Author Contributions
Conceptualization, N.P., X.Z., C.M. and D.K.; methodology, N.P., X.Z. and C.M.; software, P.D., E.K., D.M., V.B.; validation, I.A., A.P. and V.B.; investigation, D.K.; resources, D.K.; data curation, D.K.; writing—original draft preparation, N.P. and D.K.; writing—review and editing, N.P.; visualization, V.B.; supervision, N.P. and X.Z.; project administration, X.Z. and N.P.; funding acquisition, X.Z. and N.P. All authors have read and agreed to the published version of the manuscript.
Funding
This work has been conducted in the context of the Mingei project that has received funding from the European Union’s Horizon 2020 research and innovation programme under grant agreement No 822336.

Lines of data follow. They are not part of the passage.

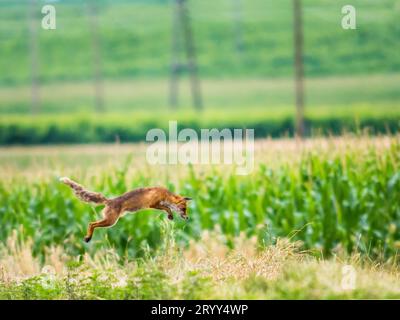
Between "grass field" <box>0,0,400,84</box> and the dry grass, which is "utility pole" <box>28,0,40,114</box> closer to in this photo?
"grass field" <box>0,0,400,84</box>

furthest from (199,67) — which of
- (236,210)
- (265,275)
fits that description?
(265,275)

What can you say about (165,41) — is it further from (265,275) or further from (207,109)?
(265,275)

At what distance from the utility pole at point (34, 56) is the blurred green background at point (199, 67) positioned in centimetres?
21

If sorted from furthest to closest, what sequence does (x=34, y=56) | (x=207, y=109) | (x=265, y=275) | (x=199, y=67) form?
(x=199, y=67) → (x=34, y=56) → (x=207, y=109) → (x=265, y=275)

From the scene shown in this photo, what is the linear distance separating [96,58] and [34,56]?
12.8 ft

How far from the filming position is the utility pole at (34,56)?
4406 cm

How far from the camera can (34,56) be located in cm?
5034

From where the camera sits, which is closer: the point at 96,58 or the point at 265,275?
the point at 265,275

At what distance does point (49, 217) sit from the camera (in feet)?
39.9

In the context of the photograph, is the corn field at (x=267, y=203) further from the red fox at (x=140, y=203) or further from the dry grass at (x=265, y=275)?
the red fox at (x=140, y=203)

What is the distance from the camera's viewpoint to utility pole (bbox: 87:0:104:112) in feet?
152

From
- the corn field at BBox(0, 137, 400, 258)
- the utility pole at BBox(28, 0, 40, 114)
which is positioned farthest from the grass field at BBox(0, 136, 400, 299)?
the utility pole at BBox(28, 0, 40, 114)
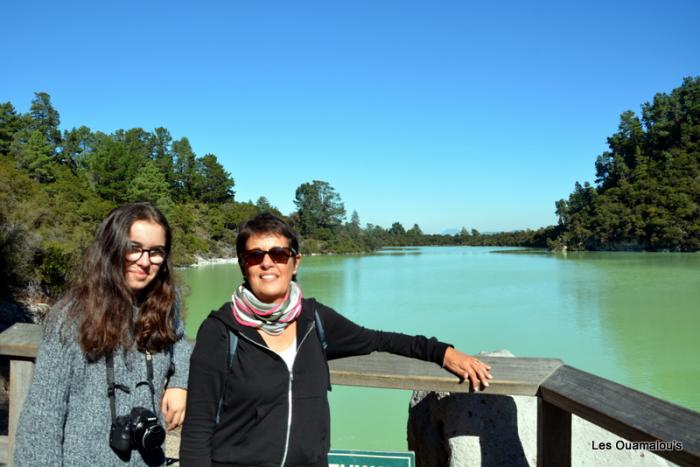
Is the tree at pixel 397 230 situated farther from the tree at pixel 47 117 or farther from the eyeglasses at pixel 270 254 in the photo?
the eyeglasses at pixel 270 254

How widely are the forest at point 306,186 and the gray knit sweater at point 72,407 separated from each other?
18.0 meters

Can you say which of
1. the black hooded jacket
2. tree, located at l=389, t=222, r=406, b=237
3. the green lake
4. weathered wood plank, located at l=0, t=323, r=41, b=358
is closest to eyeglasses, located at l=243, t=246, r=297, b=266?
the black hooded jacket

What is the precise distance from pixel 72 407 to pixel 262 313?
46cm

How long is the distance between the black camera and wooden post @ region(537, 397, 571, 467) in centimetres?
98

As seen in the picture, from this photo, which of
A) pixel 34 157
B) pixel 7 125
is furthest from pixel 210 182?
pixel 34 157

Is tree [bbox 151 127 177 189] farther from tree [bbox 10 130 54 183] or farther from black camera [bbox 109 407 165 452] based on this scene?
black camera [bbox 109 407 165 452]

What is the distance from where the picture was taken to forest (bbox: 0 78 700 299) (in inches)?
1391

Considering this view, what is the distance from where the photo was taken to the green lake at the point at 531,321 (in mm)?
7762

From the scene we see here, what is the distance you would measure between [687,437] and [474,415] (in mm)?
906

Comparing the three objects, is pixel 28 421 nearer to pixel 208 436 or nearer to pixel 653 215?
pixel 208 436

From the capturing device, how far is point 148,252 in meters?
1.30

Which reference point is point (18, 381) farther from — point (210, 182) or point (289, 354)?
point (210, 182)

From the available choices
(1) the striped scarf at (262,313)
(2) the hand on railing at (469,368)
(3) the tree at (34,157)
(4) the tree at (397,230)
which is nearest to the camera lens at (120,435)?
(1) the striped scarf at (262,313)

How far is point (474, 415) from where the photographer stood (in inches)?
72.9
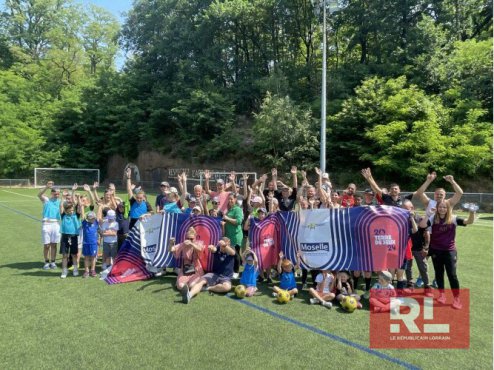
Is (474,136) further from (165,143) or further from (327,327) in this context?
(165,143)

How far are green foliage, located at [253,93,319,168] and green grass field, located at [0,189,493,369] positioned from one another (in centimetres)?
2194

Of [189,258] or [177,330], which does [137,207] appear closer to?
[189,258]

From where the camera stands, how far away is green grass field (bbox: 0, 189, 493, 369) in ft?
16.4

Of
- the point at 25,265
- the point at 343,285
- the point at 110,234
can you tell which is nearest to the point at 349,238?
the point at 343,285

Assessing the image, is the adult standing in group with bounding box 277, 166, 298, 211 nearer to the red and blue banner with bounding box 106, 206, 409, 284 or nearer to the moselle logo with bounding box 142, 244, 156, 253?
the red and blue banner with bounding box 106, 206, 409, 284

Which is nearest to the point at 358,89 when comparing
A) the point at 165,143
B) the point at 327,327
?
the point at 165,143

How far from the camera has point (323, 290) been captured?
23.8 ft

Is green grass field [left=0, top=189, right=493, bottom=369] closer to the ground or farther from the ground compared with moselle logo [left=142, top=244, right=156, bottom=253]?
closer to the ground

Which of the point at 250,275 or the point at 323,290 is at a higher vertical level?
the point at 250,275

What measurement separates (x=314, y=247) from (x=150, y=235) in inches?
145

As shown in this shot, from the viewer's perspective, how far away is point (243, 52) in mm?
43844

Institutional Review Board Statement
Not applicable.
Informed Consent Statement
Not applicable.
Acknowledgments
The recipe represented in this paper is authored by a famous Greek Pastry chef, Stelios Parliaros and accessed through his website from the following location
https://steliosparliaros.gr/giortina/xristougenniatika/politiki-vasilopita-tsoureki/ (accessed on 15 March 2021). The video used for the representation of the Media Objects linked with the recipe is created by Stelios Parliaros and available through his YouTube channel
https://www.youtube.com/channel/UC2GqGU5KTIDv47qzLXpkjtg (accessed on 15 March 2021). The authors would like to thank Nadia Manoli for her contribution to the requirements collection phase regarding the usage of recipe modelling systems for the development of smart cooking applications.
Conflicts of Interest
The authors declare no conflict of interest.